Required task: Return each line of the records below verbatim, and leave the pictures out of your reply.

Input:
·····
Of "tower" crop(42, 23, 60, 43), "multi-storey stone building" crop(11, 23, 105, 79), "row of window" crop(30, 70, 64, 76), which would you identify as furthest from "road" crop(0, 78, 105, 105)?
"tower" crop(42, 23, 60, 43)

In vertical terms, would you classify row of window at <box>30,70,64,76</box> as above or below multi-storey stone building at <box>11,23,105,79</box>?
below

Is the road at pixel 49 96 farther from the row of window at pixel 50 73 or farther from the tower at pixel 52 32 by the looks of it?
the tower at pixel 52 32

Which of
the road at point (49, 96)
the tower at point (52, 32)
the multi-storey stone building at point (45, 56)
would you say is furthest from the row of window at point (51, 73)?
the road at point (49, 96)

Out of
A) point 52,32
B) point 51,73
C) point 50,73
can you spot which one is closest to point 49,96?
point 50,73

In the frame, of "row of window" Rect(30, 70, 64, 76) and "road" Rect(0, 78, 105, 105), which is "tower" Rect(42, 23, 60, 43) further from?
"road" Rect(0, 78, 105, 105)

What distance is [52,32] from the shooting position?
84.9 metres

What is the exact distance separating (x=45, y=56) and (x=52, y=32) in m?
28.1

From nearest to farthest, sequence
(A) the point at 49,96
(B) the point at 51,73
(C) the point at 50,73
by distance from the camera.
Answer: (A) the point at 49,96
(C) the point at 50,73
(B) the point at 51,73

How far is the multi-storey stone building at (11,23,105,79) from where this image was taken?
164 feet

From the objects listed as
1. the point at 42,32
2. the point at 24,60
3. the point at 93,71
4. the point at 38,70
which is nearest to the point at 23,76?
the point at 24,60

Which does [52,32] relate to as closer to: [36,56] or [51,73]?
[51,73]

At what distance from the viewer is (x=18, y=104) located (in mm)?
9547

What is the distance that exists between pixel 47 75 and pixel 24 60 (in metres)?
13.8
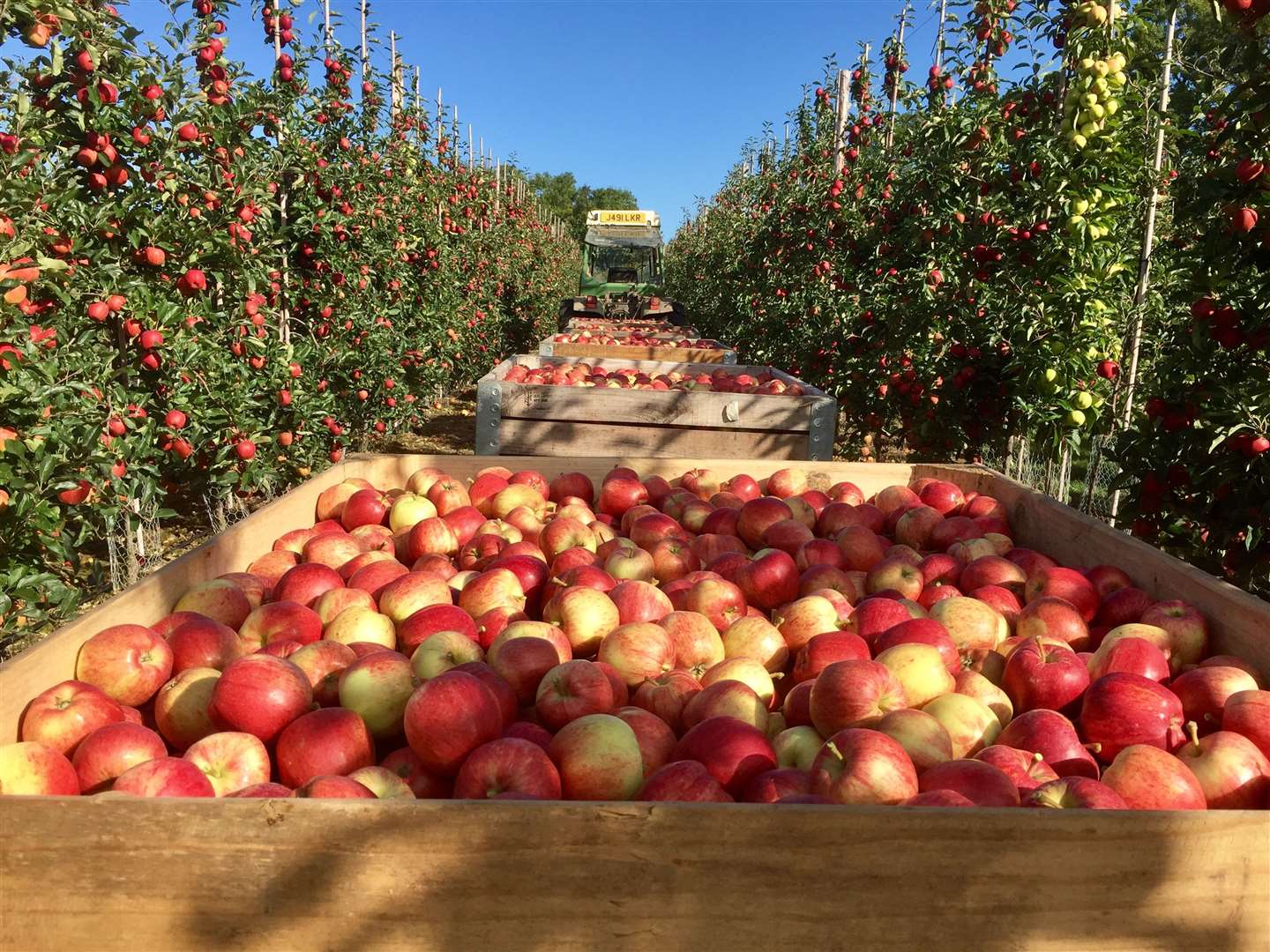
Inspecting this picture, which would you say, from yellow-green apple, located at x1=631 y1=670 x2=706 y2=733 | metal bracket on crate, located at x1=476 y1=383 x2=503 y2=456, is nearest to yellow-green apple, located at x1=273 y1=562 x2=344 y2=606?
yellow-green apple, located at x1=631 y1=670 x2=706 y2=733

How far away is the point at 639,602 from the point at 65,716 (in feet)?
4.21

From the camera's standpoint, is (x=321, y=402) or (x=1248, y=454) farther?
(x=321, y=402)

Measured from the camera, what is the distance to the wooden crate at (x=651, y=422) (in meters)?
5.53

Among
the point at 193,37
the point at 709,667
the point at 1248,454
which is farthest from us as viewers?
the point at 193,37

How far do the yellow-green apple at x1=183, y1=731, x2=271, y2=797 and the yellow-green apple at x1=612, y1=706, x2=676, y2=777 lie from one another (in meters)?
0.68

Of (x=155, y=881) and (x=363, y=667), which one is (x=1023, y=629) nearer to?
(x=363, y=667)

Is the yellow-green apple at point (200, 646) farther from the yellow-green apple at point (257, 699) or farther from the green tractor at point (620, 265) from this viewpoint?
the green tractor at point (620, 265)

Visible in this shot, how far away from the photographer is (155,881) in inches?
46.4

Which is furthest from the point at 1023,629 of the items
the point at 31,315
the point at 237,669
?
the point at 31,315

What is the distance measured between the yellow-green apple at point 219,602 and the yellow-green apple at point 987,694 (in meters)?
1.76

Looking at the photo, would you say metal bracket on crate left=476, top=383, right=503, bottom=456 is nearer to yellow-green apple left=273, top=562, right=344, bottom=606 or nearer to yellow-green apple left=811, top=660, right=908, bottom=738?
yellow-green apple left=273, top=562, right=344, bottom=606

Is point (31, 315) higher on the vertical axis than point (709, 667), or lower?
higher

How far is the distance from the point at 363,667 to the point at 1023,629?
1.64m

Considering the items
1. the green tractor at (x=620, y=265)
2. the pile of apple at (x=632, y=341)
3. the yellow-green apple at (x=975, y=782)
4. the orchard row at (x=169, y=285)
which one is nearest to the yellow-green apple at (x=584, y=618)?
the yellow-green apple at (x=975, y=782)
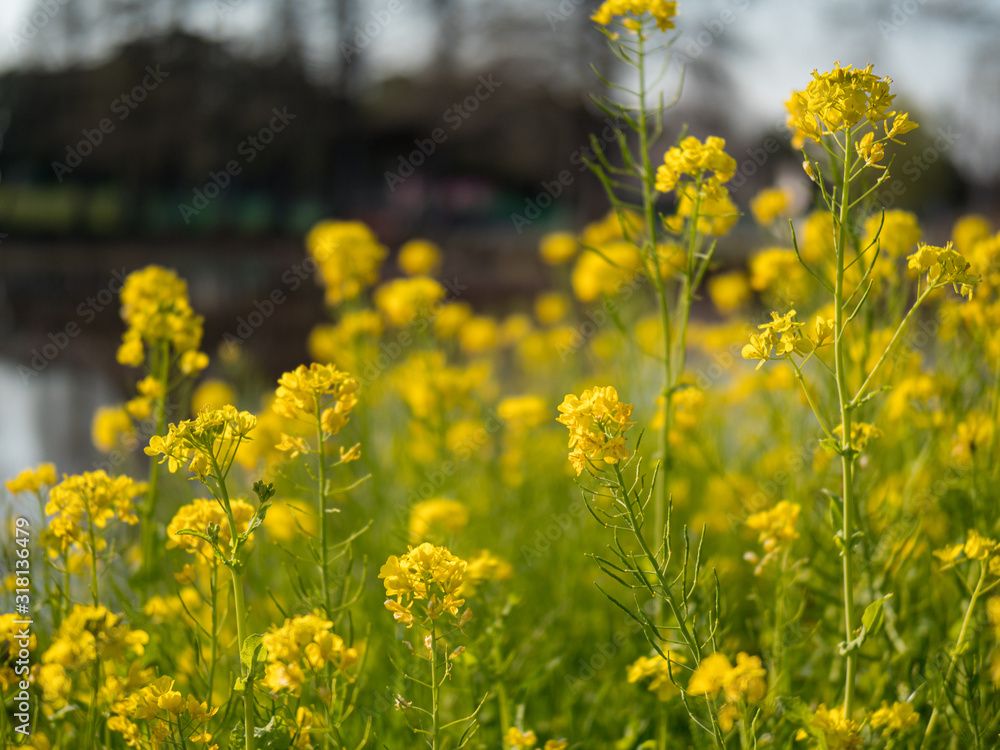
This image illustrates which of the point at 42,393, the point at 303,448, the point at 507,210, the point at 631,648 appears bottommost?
the point at 631,648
·····
The result:
Of "tower" crop(42, 23, 60, 43), "multi-storey stone building" crop(11, 23, 105, 79), "row of window" crop(30, 70, 64, 76), which would you identify as furthest from "road" crop(0, 78, 105, 105)?
"tower" crop(42, 23, 60, 43)

In vertical terms, would you classify row of window at <box>30,70,64,76</box> as above or below multi-storey stone building at <box>11,23,105,79</box>?
below

Is the road at pixel 49 96 farther from the row of window at pixel 50 73 or farther from the tower at pixel 52 32 by the looks of it?
the tower at pixel 52 32

Which of
the road at point (49, 96)
the tower at point (52, 32)
the multi-storey stone building at point (45, 56)
would you say is furthest from the row of window at point (51, 73)?
the road at point (49, 96)

Out of
A) point 52,32
B) point 51,73
C) point 50,73
can you spot which one is closest to point 49,96?
point 50,73

In the frame, of "row of window" Rect(30, 70, 64, 76) and "road" Rect(0, 78, 105, 105), which is "tower" Rect(42, 23, 60, 43) further from?
"road" Rect(0, 78, 105, 105)

What distance is [52,32] from the shooting position?
84.9 metres

What is the exact distance separating (x=45, y=56) and (x=52, y=32) in m?
28.1

From nearest to farthest, sequence
(A) the point at 49,96
(B) the point at 51,73
(C) the point at 50,73
by distance from the camera.
Answer: (A) the point at 49,96
(C) the point at 50,73
(B) the point at 51,73

How far is the multi-storey stone building at (11,23,105,79) from where this image was taken?
164 feet

From the objects listed as
1. the point at 42,32
2. the point at 24,60
3. the point at 93,71
4. the point at 38,70
which is nearest to the point at 23,76?
the point at 24,60

Which does [52,32] relate to as closer to: [36,56] or [51,73]?
[51,73]

At what distance from the viewer is (x=18, y=104) located (in mm)?
9547

What is the distance that exists between pixel 47 75 and pixel 24 60 (in metres)?
13.8
Inspecting this picture, which would you say, from yellow-green apple, located at x1=631 y1=670 x2=706 y2=733 | metal bracket on crate, located at x1=476 y1=383 x2=503 y2=456, is nearest to yellow-green apple, located at x1=273 y1=562 x2=344 y2=606?
yellow-green apple, located at x1=631 y1=670 x2=706 y2=733

How far away is the point at 639,602 from the point at 65,716 (in feet)?
4.21

From the camera's standpoint, is (x=321, y=402) or (x=1248, y=454) farther?
(x=321, y=402)

Measured from the camera, what is the distance to the wooden crate at (x=651, y=422) (in meters)?
5.53

Among
the point at 193,37
the point at 709,667
the point at 1248,454
which is farthest from us as viewers?
the point at 193,37

How far do the yellow-green apple at x1=183, y1=731, x2=271, y2=797 and the yellow-green apple at x1=612, y1=706, x2=676, y2=777 lie from one another (in meters)?
0.68

Of (x=155, y=881) and (x=363, y=667), which one is (x=1023, y=629) nearer to?
(x=363, y=667)

Is the yellow-green apple at point (200, 646) farther from the yellow-green apple at point (257, 699) or farther from the green tractor at point (620, 265) from this viewpoint?
the green tractor at point (620, 265)

Visible in this shot, how far away from the photographer is (155,881) in inches?
46.4

Which is furthest from the point at 1023,629 of the items
the point at 31,315
the point at 237,669
?
the point at 31,315

What is the distance measured between the yellow-green apple at point 219,602 and the yellow-green apple at point 987,694 (in meters)?
1.76

Looking at the photo, would you say metal bracket on crate left=476, top=383, right=503, bottom=456 is nearer to yellow-green apple left=273, top=562, right=344, bottom=606 or nearer to yellow-green apple left=811, top=660, right=908, bottom=738?
yellow-green apple left=273, top=562, right=344, bottom=606

Is point (31, 315) higher on the vertical axis than point (709, 667), or lower?
higher

How far is the distance from the point at 363,667 to the point at 1023,629?
1.64m

Considering the items
1. the green tractor at (x=620, y=265)
2. the pile of apple at (x=632, y=341)
3. the yellow-green apple at (x=975, y=782)
4. the orchard row at (x=169, y=285)
which one is nearest to the yellow-green apple at (x=584, y=618)?
the yellow-green apple at (x=975, y=782)
This image illustrates which of the point at 42,393, the point at 303,448, the point at 507,210, the point at 631,648 appears bottommost?
the point at 631,648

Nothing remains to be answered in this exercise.